Six weeks later I was standing in the front garden of Honeysuckle Cottage contemplating the funereal mound of the oval rose bed.
9
Our life in Honeysuckle Cottage quickly settled down into a pleasant routine.
We had breakfast together every morning at the pine table in the kitchen. I’d prepare everything (taking no little pride in getting it all just so) while Mum flew around in her usual morning panic, speed-ironing a clean blouse, sending last-minute emails or searching high and low for something she’d lost. We had a rota – toast one morning, cereal the next – which we kept to religiously even at weekends.
Mum would leave at around a quarter past eight, as she had a much longer commute to work now.
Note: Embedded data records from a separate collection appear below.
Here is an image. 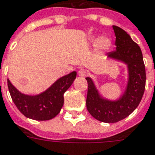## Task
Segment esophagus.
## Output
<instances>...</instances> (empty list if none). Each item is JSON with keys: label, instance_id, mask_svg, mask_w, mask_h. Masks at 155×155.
I'll return each instance as SVG.
<instances>
[{"label": "esophagus", "instance_id": "obj_1", "mask_svg": "<svg viewBox=\"0 0 155 155\" xmlns=\"http://www.w3.org/2000/svg\"><path fill=\"white\" fill-rule=\"evenodd\" d=\"M78 74L81 76V77H85L87 76L88 74H89V71L85 70V69H81L79 71H78Z\"/></svg>", "mask_w": 155, "mask_h": 155}]
</instances>
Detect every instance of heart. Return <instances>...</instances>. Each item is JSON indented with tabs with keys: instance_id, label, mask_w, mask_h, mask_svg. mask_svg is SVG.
Returning <instances> with one entry per match:
<instances>
[{
	"instance_id": "heart-1",
	"label": "heart",
	"mask_w": 155,
	"mask_h": 155,
	"mask_svg": "<svg viewBox=\"0 0 155 155\" xmlns=\"http://www.w3.org/2000/svg\"><path fill=\"white\" fill-rule=\"evenodd\" d=\"M98 43V48L101 49H106L110 46V41L106 38H101L100 39L94 40Z\"/></svg>"
}]
</instances>
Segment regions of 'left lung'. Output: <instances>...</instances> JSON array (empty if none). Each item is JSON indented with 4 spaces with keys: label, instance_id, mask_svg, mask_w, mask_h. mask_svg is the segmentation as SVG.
<instances>
[{
    "label": "left lung",
    "instance_id": "obj_1",
    "mask_svg": "<svg viewBox=\"0 0 155 155\" xmlns=\"http://www.w3.org/2000/svg\"><path fill=\"white\" fill-rule=\"evenodd\" d=\"M116 35V50L107 53V57L123 61L128 66L129 81L126 92L118 100L103 98L94 84L87 77L88 93L86 107L89 113L102 122L114 123L126 118L134 112L141 101L145 89V66L141 50L126 31L113 25Z\"/></svg>",
    "mask_w": 155,
    "mask_h": 155
}]
</instances>
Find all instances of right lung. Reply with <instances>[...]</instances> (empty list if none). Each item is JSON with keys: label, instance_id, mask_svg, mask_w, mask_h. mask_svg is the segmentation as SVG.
<instances>
[{"label": "right lung", "instance_id": "1", "mask_svg": "<svg viewBox=\"0 0 155 155\" xmlns=\"http://www.w3.org/2000/svg\"><path fill=\"white\" fill-rule=\"evenodd\" d=\"M75 77L76 72H71L57 80L46 91L35 96L21 94L9 80L7 84L11 98L20 113L33 120L47 121L60 113L64 104V94L71 85Z\"/></svg>", "mask_w": 155, "mask_h": 155}]
</instances>
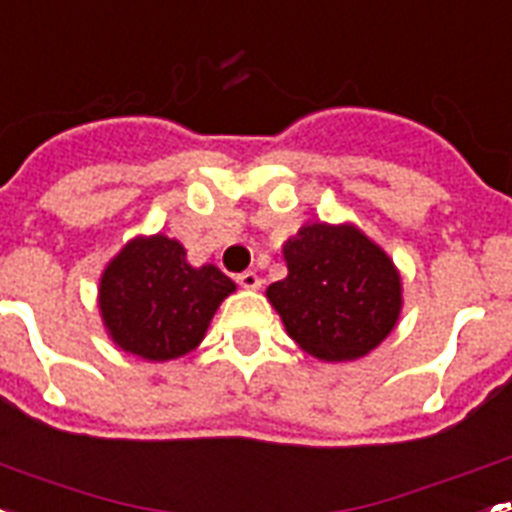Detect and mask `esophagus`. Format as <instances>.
<instances>
[{
  "label": "esophagus",
  "instance_id": "obj_1",
  "mask_svg": "<svg viewBox=\"0 0 512 512\" xmlns=\"http://www.w3.org/2000/svg\"><path fill=\"white\" fill-rule=\"evenodd\" d=\"M238 285L248 287V290H256V287H261V277L253 269H246V272L238 274Z\"/></svg>",
  "mask_w": 512,
  "mask_h": 512
}]
</instances>
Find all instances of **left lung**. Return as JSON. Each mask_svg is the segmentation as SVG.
Here are the masks:
<instances>
[{"label": "left lung", "instance_id": "8db88e82", "mask_svg": "<svg viewBox=\"0 0 512 512\" xmlns=\"http://www.w3.org/2000/svg\"><path fill=\"white\" fill-rule=\"evenodd\" d=\"M287 277L266 295L287 335L322 361H353L390 335L400 277L387 253L356 227L306 225L285 243Z\"/></svg>", "mask_w": 512, "mask_h": 512}]
</instances>
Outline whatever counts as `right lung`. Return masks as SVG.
Returning <instances> with one entry per match:
<instances>
[{"mask_svg":"<svg viewBox=\"0 0 512 512\" xmlns=\"http://www.w3.org/2000/svg\"><path fill=\"white\" fill-rule=\"evenodd\" d=\"M235 290L214 264L190 266L177 240L138 238L101 277L99 306L112 340L146 361L185 356Z\"/></svg>","mask_w":512,"mask_h":512,"instance_id":"add662e5","label":"right lung"}]
</instances>
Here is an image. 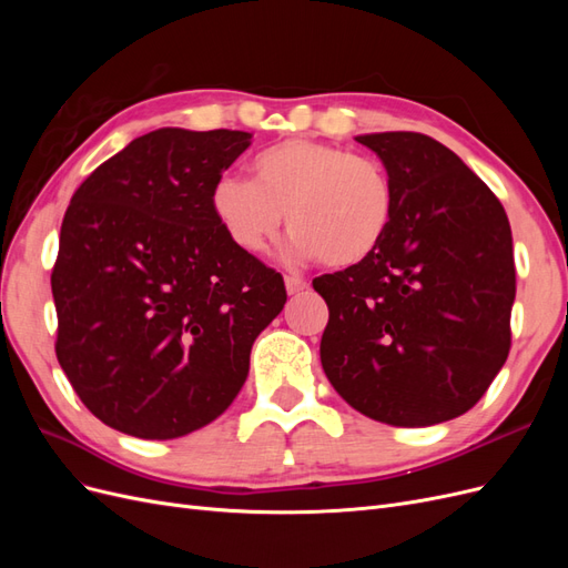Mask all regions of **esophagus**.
<instances>
[{"instance_id": "1", "label": "esophagus", "mask_w": 568, "mask_h": 568, "mask_svg": "<svg viewBox=\"0 0 568 568\" xmlns=\"http://www.w3.org/2000/svg\"><path fill=\"white\" fill-rule=\"evenodd\" d=\"M284 284H286V294H288V296L303 294V291L307 288V282H305V280H301V277H286V280H284Z\"/></svg>"}]
</instances>
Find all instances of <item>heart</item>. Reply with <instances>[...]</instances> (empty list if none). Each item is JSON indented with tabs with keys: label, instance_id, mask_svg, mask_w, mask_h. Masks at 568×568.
Returning a JSON list of instances; mask_svg holds the SVG:
<instances>
[{
	"label": "heart",
	"instance_id": "1",
	"mask_svg": "<svg viewBox=\"0 0 568 568\" xmlns=\"http://www.w3.org/2000/svg\"><path fill=\"white\" fill-rule=\"evenodd\" d=\"M251 182L220 178L211 209L236 248L263 253L280 236L301 261L355 267L379 251L395 213L386 168L363 153L315 140H284L255 153Z\"/></svg>",
	"mask_w": 568,
	"mask_h": 568
}]
</instances>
We’d say goodbye exactly the same way every day like an old married couple – I’d give her two glancing kisses in the hallway, remind her to drive carefully, and then stand at the door to wave her goodbye as the ancient Ford Escort crunched its way slowly down the gravel drive. She’d always glance back and give me a final little wave, her fingers pressed together like a glove puppet taking a bow. When she’d gone, I’d do the washing-up from breakfast and the night before, listening to the news on the radio, and then I’d go up to my room and get dressed.